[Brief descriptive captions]
_____

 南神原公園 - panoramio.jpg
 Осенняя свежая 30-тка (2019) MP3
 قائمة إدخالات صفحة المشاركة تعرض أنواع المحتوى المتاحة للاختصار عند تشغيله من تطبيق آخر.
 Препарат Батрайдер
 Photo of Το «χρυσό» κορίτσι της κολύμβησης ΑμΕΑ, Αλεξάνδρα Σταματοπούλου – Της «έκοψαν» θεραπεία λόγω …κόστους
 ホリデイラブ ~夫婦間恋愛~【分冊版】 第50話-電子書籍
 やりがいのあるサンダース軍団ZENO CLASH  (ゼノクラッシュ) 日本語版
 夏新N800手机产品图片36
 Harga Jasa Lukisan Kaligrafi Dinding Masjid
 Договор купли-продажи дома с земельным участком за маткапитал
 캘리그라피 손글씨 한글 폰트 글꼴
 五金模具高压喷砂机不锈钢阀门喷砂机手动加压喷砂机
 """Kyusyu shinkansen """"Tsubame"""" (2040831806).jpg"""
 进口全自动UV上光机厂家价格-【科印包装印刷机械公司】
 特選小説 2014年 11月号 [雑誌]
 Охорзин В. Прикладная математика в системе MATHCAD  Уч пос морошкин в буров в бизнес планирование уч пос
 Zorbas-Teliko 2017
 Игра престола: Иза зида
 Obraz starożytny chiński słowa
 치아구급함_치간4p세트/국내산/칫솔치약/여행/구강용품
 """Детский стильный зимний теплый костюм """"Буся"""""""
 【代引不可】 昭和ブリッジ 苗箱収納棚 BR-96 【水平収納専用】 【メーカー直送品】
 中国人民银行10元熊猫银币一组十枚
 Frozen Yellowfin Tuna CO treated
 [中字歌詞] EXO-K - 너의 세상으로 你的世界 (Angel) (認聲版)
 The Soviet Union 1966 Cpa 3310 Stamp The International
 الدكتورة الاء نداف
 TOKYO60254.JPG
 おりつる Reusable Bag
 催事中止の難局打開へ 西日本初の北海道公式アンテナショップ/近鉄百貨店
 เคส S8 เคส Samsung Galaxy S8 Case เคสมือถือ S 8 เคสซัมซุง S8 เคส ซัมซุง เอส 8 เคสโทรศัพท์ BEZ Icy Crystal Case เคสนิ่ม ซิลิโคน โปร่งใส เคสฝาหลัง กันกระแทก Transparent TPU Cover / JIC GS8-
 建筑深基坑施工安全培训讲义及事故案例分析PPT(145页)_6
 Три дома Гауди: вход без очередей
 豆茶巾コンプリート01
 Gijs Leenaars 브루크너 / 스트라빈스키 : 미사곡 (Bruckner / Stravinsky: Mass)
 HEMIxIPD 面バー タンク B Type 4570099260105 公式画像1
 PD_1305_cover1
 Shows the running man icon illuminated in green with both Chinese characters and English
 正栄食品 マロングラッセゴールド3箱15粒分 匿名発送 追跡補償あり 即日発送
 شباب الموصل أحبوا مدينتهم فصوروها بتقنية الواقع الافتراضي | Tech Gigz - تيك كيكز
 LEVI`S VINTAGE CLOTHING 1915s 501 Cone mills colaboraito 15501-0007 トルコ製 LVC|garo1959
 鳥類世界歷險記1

_____

= What you should do =
The response has to match the data exactly, line for line.

= Response to this task =
 南神原公園 - panoramio.jpg
 Осенняя свежая 30-тка (2019) MP3
 قائمة إدخالات صفحة المشاركة تعرض أنواع المحتوى المتاحة للاختصار عند تشغيله من تطبيق آخر.
 Препарат Батрайдер
 Photo of Το «χρυσό» κορίτσι της κολύμβησης ΑμΕΑ, Αλεξάνδρα Σταματοπούλου – Της «έκοψαν» θεραπεία λόγω …κόστους
 ホリデイラブ ~夫婦間恋愛~【分冊版】 第50話-電子書籍
 やりがいのあるサンダース軍団ZENO CLASH  (ゼノクラッシュ) 日本語版
 夏新N800手机产品图片36
 Harga Jasa Lukisan Kaligrafi Dinding Masjid
 Договор купли-продажи дома с земельным участком за маткапитал
 캘리그라피 손글씨 한글 폰트 글꼴
 五金模具高压喷砂机不锈钢阀门喷砂机手动加压喷砂机
 """Kyusyu shinkansen """"Tsubame"""" (2040831806).jpg"""
 进口全自动UV上光机厂家价格-【科印包装印刷机械公司】
 特選小説 2014年 11月号 [雑誌]
 Охорзин В. Прикладная математика в системе MATHCAD  Уч пос морошкин в буров в бизнес планирование уч пос
 Zorbas-Teliko 2017
 Игра престола: Иза зида
 Obraz starożytny chiński słowa
 치아구급함_치간4p세트/국내산/칫솔치약/여행/구강용품
 """Детский стильный зимний теплый костюм """"Буся"""""""
 【代引不可】 昭和ブリッジ 苗箱収納棚 BR-96 【水平収納専用】 【メーカー直送品】
 中国人民银行10元熊猫银币一组十枚
 Frozen Yellowfin Tuna CO treated
 [中字歌詞] EXO-K - 너의 세상으로 你的世界 (Angel) (認聲版)
 The Soviet Union 1966 Cpa 3310 Stamp The International
 الدكتورة الاء نداف
 TOKYO60254.JPG
 おりつる Reusable Bag
 催事中止の難局打開へ 西日本初の北海道公式アンテナショップ/近鉄百貨店
 เคส S8 เคส Samsung Galaxy S8 Case เคสมือถือ S 8 เคสซัมซุง S8 เคส ซัมซุง เอส 8 เคสโทรศัพท์ BEZ Icy Crystal Case เคสนิ่ม ซิลิโคน โปร่งใส เคสฝาหลัง กันกระแทก Transparent TPU Cover / JIC GS8-
 建筑深基坑施工安全培训讲义及事故案例分析PPT(145页)_6
 Три дома Гауди: вход без очередей
 豆茶巾コンプリート01
 Gijs Leenaars 브루크너 / 스트라빈스키 : 미사곡 (Bruckner / Stravinsky: Mass)
 HEMIxIPD 面バー タンク B Type 4570099260105 公式画像1
 PD_1305_cover1
 Shows the running man icon illuminated in green with both Chinese characters and English
 正栄食品 マロングラッセゴールド3箱15粒分 匿名発送 追跡補償あり 即日発送
 شباب الموصل أحبوا مدينتهم فصوروها بتقنية الواقع الافتراضي | Tech Gigz - تيك كيكز
 LEVI`S VINTAGE CLOTHING 1915s 501 Cone mills colaboraito 15501-0007 トルコ製 LVC|garo1959
 鳥類世界歷險記1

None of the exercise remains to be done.